This year alone represents a quarter of total plug-in EVs registered, according to the latest data from the Society of Motor Manufacturers and Traders (SMMT).
While battery electric vehicles (BEVs) registered its second highest monthly volume in history with 38,116 units, a 16.5% rise year-over-year (YoY).
The strong performance of BEVs registrations in September comes after recent figures from RAC Foundation, released this week, showed that pure the number of BEVs sales exceeded half a million at the end of June 2022.
Mike Hawes, SMMT chief executive, said: “September has seen Britain’s millionth electric car reach the road – an important milestone in the shift to zero emission mobility.

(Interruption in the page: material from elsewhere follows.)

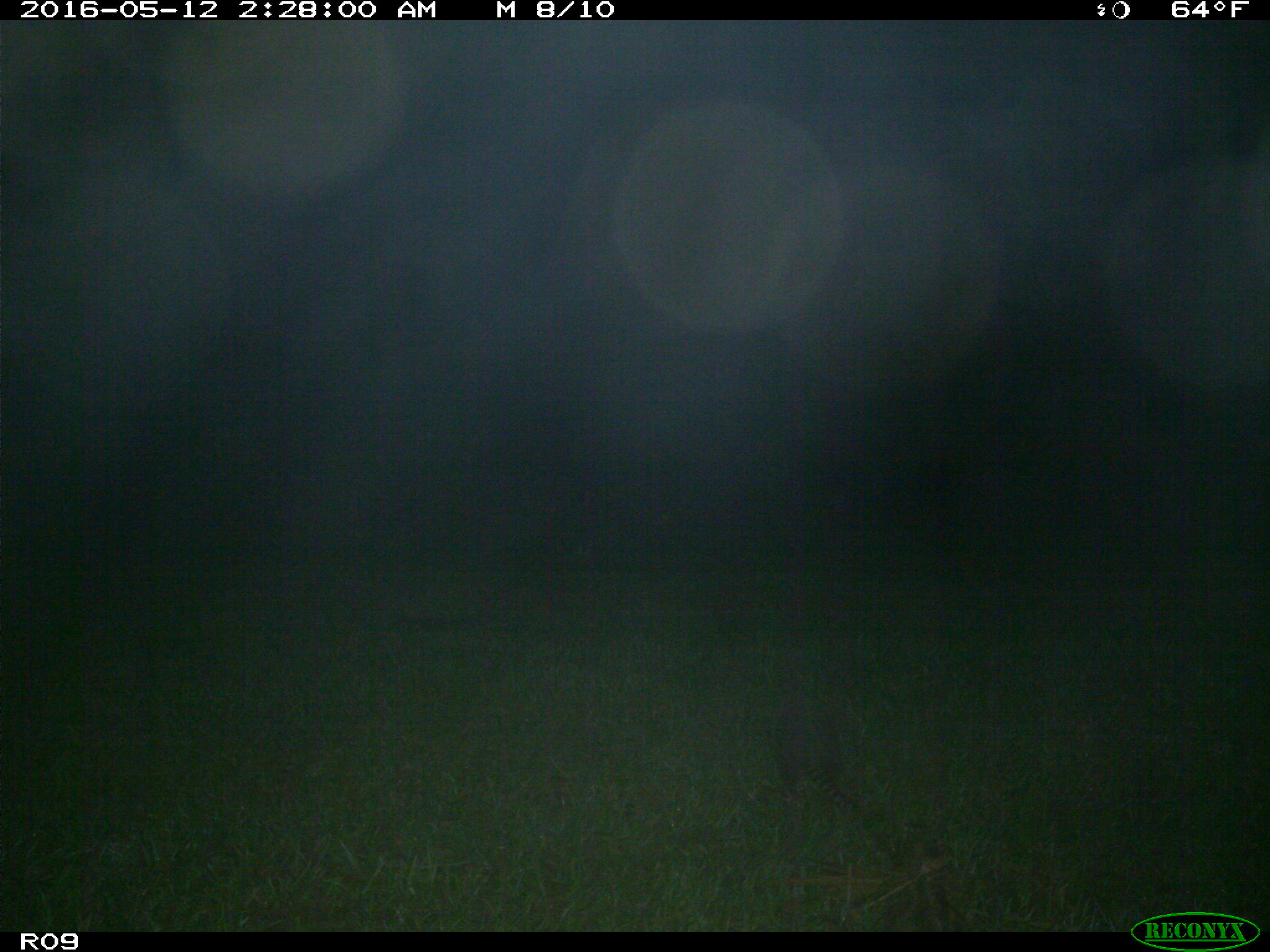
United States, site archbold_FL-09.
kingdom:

Battery electric vehicles make up but a small fraction of cars on the road, so we need to ensure every lever is pulled to encourage motorists to make the shift if our green goals are to be met.”
Moreover, the sale of hybrid vehicles has grown by 16.5% YoY to 29,088 units in September 2022, however sales of all types of vehicles remain down this year by 8.2%.
Despite strong sales in September – the second biggest month of the year according to SMMT – the industry is still far away from pre-pandemic levels as it continues to battle supply issues and work to fulfil a backlog of orders.
Kim Royds, EV director at British Gas, said: “The continued uptake of EVs is dependent on government and policy makers ensuring the rollout of the charging network is done properly. This means focusing on accessibility, convenience for users, and ensuring the latest technology – including super-fast chargers – is put in place to build a network fit for future purpose.”
Meanwhile, data from New Automotive shows sales of full EVs represented 17% of all UK car sales in September, despite a 20% decrease year-over-year.
Both hybrids and full EVs accounted for almost half of total sales, with 28,297 full EVs registered in September and 46,507 hybrids.
The ongoing cost of living crisis has taken a toll on the new car market which has seen its yearly sales numbers dip lower than 2020, “when the Covid-19 pandemic was at its peak”, according to Ben Nelmes, co-founder and head of policy at New Automotive.
“Any drop in sales of EVs makes it harder for the UK to meet its carbon budgets and slows efforts to reduce our reliance on expensive, imported fuels. It is welcome to see that EV sales are holding up so well given the current headwinds in the market,” said Nelmes.
Following last month’s strong numbers, BMW continues to show strong sales in September by more than doubling its total EV output from last year, from 1,003 EV in September 2021 to 2,212 in September 2022.
Almost one in three EVs sold in September came from Tesla who made a big delivery last month – which usually happens every three to four months, according to New AutoMotive – with more than 8,600 cars registered.
For drivers able to charge their EV at home (on a standard variable tariff), it remains 40% cheaper to run per mile compared to petrol and diesel alternatives.
However, public charging prices have increased lately with a 42% cost increase in four months to an average of 63.29p/kWh, according to data from RAC Charge Watch.
Several EV charging supplier have increased its prices in September, with GRIDSERVE increasing its high-power EV charging costs to 66p/kWh and Osprey Charging crossing the £1/kWh threshold for its rapid EV charging network, among others.
“While the recent turbulence in financial markets is unlikely to have had much impact on September’s sales figures, they may prove to be an issue going forwards as the cost of financing the purchase of a new car increases with interest rates,” said Nelmes, adding that consumers and businesses might be delaying or rethinking large purchases and investments.